Crossing the no-downtime chasm - part 2 - Moving and breaking

Often the business knows before engineers do that the organization has passed the point of there being no acceptable amount of planned down time.

In this series of small posts I look at different things that get a lot harder to do when no amount of significant downtime is acceptable to the business.

Part 1 Part 2 Part 3

Moving data centers, or migrating to the cloud

Though less of a problem for many startups these days - moving data centers, or migrating from a co-location or on-premise environment to a cloud provider is a massive undertaking.

Though it is definitely possible to do without down time - most businesses can be persuaded (at least for the first time they move) that some level of down-time can be accepted.

The question is… how much?
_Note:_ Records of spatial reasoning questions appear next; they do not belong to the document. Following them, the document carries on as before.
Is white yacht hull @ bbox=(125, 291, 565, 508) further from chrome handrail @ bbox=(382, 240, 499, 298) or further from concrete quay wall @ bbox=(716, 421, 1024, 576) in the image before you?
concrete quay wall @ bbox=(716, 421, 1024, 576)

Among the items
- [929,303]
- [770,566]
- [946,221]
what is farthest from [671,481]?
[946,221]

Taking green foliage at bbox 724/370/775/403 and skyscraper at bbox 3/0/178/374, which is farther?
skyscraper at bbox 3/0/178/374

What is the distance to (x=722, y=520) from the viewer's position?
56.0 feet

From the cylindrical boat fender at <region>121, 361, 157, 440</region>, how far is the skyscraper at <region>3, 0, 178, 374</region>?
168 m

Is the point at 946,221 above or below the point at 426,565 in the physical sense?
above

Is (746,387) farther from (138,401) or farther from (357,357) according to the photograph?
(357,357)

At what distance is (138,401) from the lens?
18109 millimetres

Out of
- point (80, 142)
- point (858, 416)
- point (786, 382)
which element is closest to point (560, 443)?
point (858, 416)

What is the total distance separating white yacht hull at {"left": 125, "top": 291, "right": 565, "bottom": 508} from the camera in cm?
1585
Again I think this is a function of time - the longer you leave the migration or move, the less tolerance for extended periods of down-time there will be.

However conversely I strongly believe that a reduced tolerance here is actually very beneficial - because it forces engineers to get to a position where they are able to automate a large amount of the migration process and rehearse prior to making the move.
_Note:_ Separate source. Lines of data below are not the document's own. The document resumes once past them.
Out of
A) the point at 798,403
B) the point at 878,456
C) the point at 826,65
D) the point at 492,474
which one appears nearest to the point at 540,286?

In this one instance I strongly feel that the cost is not so much increased as just brought forward. Automating the setup of your new environment will continue to yield benefits long into the future.

BUT if your focus is on opportunity cost - then delaying a move to the cloud is probably still a poor trade-off in most cases. Experience and anecdotes from others in the industry normally indicates that by the time a move is completed, the team felt they could have benefited from the new infrastructure and capabilities 6-12 months earlier then the move, often that time leading up to the migration can result in some rather unsatisfactory trade-offs or technical debt accumulation.

There are conversely other things to think of in this case i.e. has the organization matured enough to operate in the new environment.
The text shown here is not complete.